Das Wasserkraftwerk „El Diquís“ mit einer Kapazität von 650 Megawatt soll ab November 2018 Strom für über eine Million Menschen produzieren. Der Bau ist ein zentrales Projekt in der Strategie der costaricanischen Regierung, mit der sie einer künftigen Energieknappheit begegnen will. Um die geplante Energieleistung zu erreichen, müssen knapp 7.000 Hektar Land überflutet und die Bevölkerung von zehn Dörfern umgesiedelt werden. Zu den Gebieten, die dem Stausee zum Opfer fallen sollen, gehören auch die 900 Hektar indigenen Landes der Völker Térraba und China Kichá.

Obwohl die Gebiete unbewohnt sind, sind sie unveräußerlich. Dies ist sowohl in einem nationalen Gesetz aus dem Jahre 1977 als auch in der Konvention 169 der Internationalen Arbeitsorganisation IAO über den Schutz der indigenen Völker so vorgeschrieben, die Costa Rica unterzeichnet hat. Nichtsdestotrotz hielt die costaricanische Elektrizitätsgesellschaft ICE seit 2008 rund 20 Hektar des betroffenen indigenen Territoriums besetzt, ohne zuvor die vorgeschriebene vorherige, freie und informierende Konsultation der indigenen Bevölkerung durchgeführt zu haben.

Klare Worte des UN-Sonderberichterstatters

Ende April besuchte UN-Sonderberichterstatter James Anaya die Konfliktregion im Süden Costa Ricas. Nach Gesprächen zwischen den betroffenen Gemeinden, dem für den Kraftwerksbau zuständigen Unternehmen und Vertreter*innen des costaricanischen Regierung erklärte sich der Stromkonzern ICE dazu bereit, sich vorübergehend aus dem betreffenden Gebiet zurückzuziehen, um einer Befragung der indigenen Gemeinden Platz zu machen. „Die Durchführung einer Konsultation der betroffenen Gemeinden ist obligatorisch. Dies ist gemäß internationalem Recht eine Verpflichtung“, ließ Sonderberichterstatter Anaya im Anschluss an die gemeinsamen Gespräche verlauten.

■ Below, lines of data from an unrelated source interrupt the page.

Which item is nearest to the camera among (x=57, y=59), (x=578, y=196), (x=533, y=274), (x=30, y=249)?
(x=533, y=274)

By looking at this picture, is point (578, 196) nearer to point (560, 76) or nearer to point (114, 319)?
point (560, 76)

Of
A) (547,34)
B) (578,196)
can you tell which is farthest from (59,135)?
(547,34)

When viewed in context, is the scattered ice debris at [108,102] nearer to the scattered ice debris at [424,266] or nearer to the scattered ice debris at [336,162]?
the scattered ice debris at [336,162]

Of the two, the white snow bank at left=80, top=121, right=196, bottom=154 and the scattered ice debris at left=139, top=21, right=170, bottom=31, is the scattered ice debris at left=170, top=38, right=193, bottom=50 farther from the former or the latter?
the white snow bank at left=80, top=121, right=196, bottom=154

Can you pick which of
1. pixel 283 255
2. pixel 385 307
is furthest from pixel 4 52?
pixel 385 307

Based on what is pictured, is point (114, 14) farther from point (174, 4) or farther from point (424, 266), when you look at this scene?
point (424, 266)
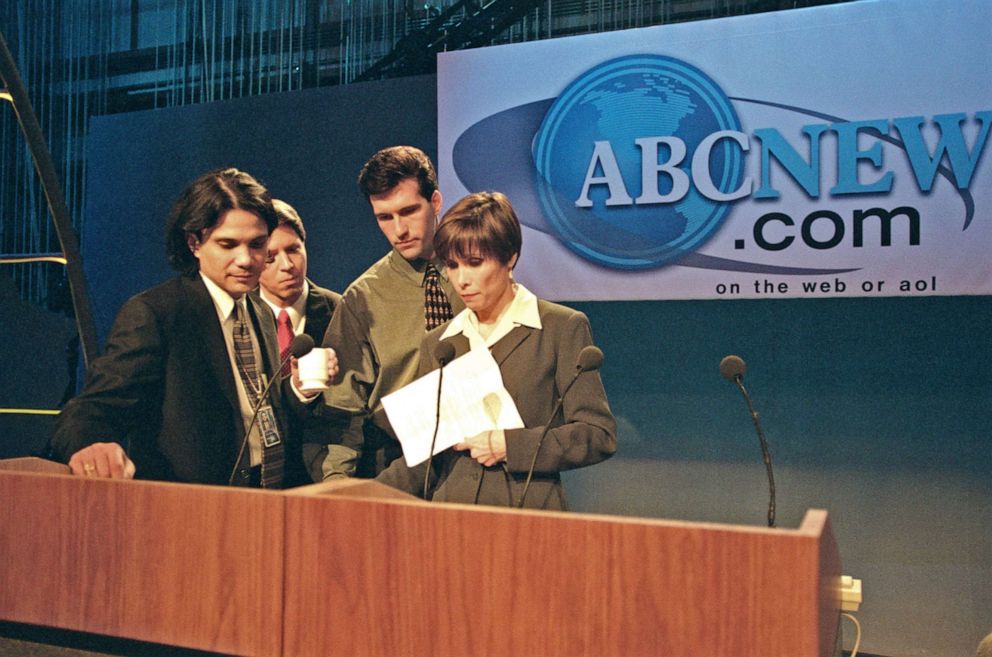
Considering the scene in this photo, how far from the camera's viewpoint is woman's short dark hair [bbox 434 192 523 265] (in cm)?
230

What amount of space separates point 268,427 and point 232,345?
218 millimetres

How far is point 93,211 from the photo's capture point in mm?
4434

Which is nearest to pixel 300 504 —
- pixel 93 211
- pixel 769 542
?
pixel 769 542

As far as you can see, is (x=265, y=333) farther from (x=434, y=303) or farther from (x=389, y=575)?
(x=389, y=575)

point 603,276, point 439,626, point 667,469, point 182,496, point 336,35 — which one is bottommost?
point 667,469

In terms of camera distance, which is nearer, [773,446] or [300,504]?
[300,504]

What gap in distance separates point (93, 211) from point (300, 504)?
357 cm

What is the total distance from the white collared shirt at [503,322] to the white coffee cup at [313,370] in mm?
303

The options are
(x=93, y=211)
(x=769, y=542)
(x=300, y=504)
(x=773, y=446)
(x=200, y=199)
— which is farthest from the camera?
(x=93, y=211)

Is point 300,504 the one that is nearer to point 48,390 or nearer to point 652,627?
point 652,627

Vertreter*innen des ICE gaben derweil bekannt, dass der Rückzug aus dem betroffenen Gebiet unmittelbar bevorstehen würde. Auf dem besetzten Gebiet hatte das ICE in der Vergangenheit ein Lager errichtet und am Bau von Tunneln und Galerien gearbeitet. Laut Angaben des für den Bau zuständigen Unternehmens handelte es sich bei den Erdarbeiten um notwendige Vorbereitungen im Zusammenhang mit der laufenden Umweltverträglichkeitsprüfung, die bei Großprojekten dieser Art stets zu erfolgen hat.

Indigenenorganisation hält an Klage fest

Trotz der Erklärung des Stromunternehmens, sich aus dem umstrittenen Gebiet zurückzuziehen, hält die Vereinigung zur Integralen Entwicklung des indigenen Territoriums der Térraba ADI (Asociación de Desarrollo Integral del Territorio Indígena de Térraba) an ihrer Klage fest, die sie Mitte März bei einem Verwaltungsgericht eingereicht hatte. Damals hatte sie dem ICE acht Tage eingeräumt, um sich aus dem umstrittenen Gebiet zurückzuziehen und damit Platz zu machen für Gespräche über den Bau des Kraftwerks. „Wir halten es für notwendig, an der Klage festzuhalten, um zu einem guten Verhandlungsergebnis zu gelangen“ ließ die Vereinigung im Anschluss an das Treffen mit dem UN-Sonderberichterstatter verlauten.